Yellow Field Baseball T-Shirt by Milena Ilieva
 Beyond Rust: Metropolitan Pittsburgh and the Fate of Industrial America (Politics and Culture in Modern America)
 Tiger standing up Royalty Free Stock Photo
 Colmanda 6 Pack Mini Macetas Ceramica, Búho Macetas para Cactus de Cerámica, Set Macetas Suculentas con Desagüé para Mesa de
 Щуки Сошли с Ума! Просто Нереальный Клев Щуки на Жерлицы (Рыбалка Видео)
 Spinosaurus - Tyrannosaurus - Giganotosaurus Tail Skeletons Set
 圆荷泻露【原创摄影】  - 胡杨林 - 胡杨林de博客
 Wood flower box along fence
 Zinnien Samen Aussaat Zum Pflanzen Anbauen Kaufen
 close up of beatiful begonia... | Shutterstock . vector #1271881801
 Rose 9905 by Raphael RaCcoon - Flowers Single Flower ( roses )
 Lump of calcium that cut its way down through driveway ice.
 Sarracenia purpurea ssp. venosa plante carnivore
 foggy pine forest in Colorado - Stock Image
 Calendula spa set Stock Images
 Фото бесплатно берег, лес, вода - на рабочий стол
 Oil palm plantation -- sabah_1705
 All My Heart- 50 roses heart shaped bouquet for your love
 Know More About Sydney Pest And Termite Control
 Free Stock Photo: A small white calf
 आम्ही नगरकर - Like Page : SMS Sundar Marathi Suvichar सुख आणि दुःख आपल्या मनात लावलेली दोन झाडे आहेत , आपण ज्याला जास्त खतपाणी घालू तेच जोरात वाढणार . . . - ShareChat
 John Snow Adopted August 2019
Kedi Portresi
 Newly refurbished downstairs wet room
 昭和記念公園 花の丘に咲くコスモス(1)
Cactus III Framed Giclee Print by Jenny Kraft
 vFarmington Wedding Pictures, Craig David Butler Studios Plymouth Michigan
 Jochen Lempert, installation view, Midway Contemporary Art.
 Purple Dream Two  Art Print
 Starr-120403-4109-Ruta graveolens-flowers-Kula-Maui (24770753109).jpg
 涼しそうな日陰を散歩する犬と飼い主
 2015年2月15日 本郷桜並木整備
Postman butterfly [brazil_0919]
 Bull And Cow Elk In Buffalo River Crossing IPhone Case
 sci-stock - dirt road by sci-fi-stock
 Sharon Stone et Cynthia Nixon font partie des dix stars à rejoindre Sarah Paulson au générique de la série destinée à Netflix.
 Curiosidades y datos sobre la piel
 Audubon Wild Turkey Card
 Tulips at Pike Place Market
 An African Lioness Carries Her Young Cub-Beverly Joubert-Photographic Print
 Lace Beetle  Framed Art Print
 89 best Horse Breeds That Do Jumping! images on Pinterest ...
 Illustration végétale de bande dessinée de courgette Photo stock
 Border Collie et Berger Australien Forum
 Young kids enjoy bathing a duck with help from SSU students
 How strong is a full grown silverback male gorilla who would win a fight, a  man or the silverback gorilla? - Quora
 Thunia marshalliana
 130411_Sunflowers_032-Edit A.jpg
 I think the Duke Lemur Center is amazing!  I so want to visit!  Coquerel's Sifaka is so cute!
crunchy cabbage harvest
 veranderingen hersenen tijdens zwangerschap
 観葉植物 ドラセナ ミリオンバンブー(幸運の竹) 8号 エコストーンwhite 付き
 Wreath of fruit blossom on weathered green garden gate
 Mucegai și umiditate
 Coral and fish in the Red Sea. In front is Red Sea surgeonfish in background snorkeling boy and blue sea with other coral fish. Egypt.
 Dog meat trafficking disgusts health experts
───
Taking the listing above, write all of it out exactly.

Yellow Field Baseball T-Shirt by Milena Ilieva
 Beyond Rust: Metropolitan Pittsburgh and the Fate of Industrial America (Politics and Culture in Modern America)
 Tiger standing up Royalty Free Stock Photo
 Colmanda 6 Pack Mini Macetas Ceramica, Búho Macetas para Cactus de Cerámica, Set Macetas Suculentas con Desagüé para Mesa de
 Щуки Сошли с Ума! Просто Нереальный Клев Щуки на Жерлицы (Рыбалка Видео)
 Spinosaurus - Tyrannosaurus - Giganotosaurus Tail Skeletons Set
 圆荷泻露【原创摄影】  - 胡杨林 - 胡杨林de博客
 Wood flower box along fence
 Zinnien Samen Aussaat Zum Pflanzen Anbauen Kaufen
 close up of beatiful begonia... | Shutterstock . vector #1271881801
 Rose 9905 by Raphael RaCcoon - Flowers Single Flower ( roses )
 Lump of calcium that cut its way down through driveway ice.
 Sarracenia purpurea ssp. venosa plante carnivore
 foggy pine forest in Colorado - Stock Image
 Calendula spa set Stock Images
 Фото бесплатно берег, лес, вода - на рабочий стол
 Oil palm plantation -- sabah_1705
 All My Heart- 50 roses heart shaped bouquet for your love
 Know More About Sydney Pest And Termite Control
 Free Stock Photo: A small white calf
 आम्ही नगरकर - Like Page : SMS Sundar Marathi Suvichar सुख आणि दुःख आपल्या मनात लावलेली दोन झाडे आहेत , आपण ज्याला जास्त खतपाणी घालू तेच जोरात वाढणार . . . - ShareChat
 John Snow Adopted August 2019
Kedi Portresi
 Newly refurbished downstairs wet room
 昭和記念公園 花の丘に咲くコスモス(1)
Cactus III Framed Giclee Print by Jenny Kraft
 vFarmington Wedding Pictures, Craig David Butler Studios Plymouth Michigan
 Jochen Lempert, installation view, Midway Contemporary Art.
 Purple Dream Two  Art Print
 Starr-120403-4109-Ruta graveolens-flowers-Kula-Maui (24770753109).jpg
 涼しそうな日陰を散歩する犬と飼い主
 2015年2月15日 本郷桜並木整備
Postman butterfly [brazil_0919]
 Bull And Cow Elk In Buffalo River Crossing IPhone Case
 sci-stock - dirt road by sci-fi-stock
 Sharon Stone et Cynthia Nixon font partie des dix stars à rejoindre Sarah Paulson au générique de la série destinée à Netflix.
 Curiosidades y datos sobre la piel
 Audubon Wild Turkey Card
 Tulips at Pike Place Market
 An African Lioness Carries Her Young Cub-Beverly Joubert-Photographic Print
 Lace Beetle  Framed Art Print
 89 best Horse Breeds That Do Jumping! images on Pinterest ...
 Illustration végétale de bande dessinée de courgette Photo stock
 Border Collie et Berger Australien Forum
 Young kids enjoy bathing a duck with help from SSU students
 How strong is a full grown silverback male gorilla who would win a fight, a  man or the silverback gorilla? - Quora
 Thunia marshalliana
 130411_Sunflowers_032-Edit A.jpg
 I think the Duke Lemur Center is amazing!  I so want to visit!  Coquerel's Sifaka is so cute!
crunchy cabbage harvest
 veranderingen hersenen tijdens zwangerschap
 観葉植物 ドラセナ ミリオンバンブー(幸運の竹) 8号 エコストーンwhite 付き
 Wreath of fruit blossom on weathered green garden gate
 Mucegai și umiditate
 Coral and fish in the Red Sea. In front is Red Sea surgeonfish in background snorkeling boy and blue sea with other coral fish. Egypt.
 Dog meat trafficking disgusts health experts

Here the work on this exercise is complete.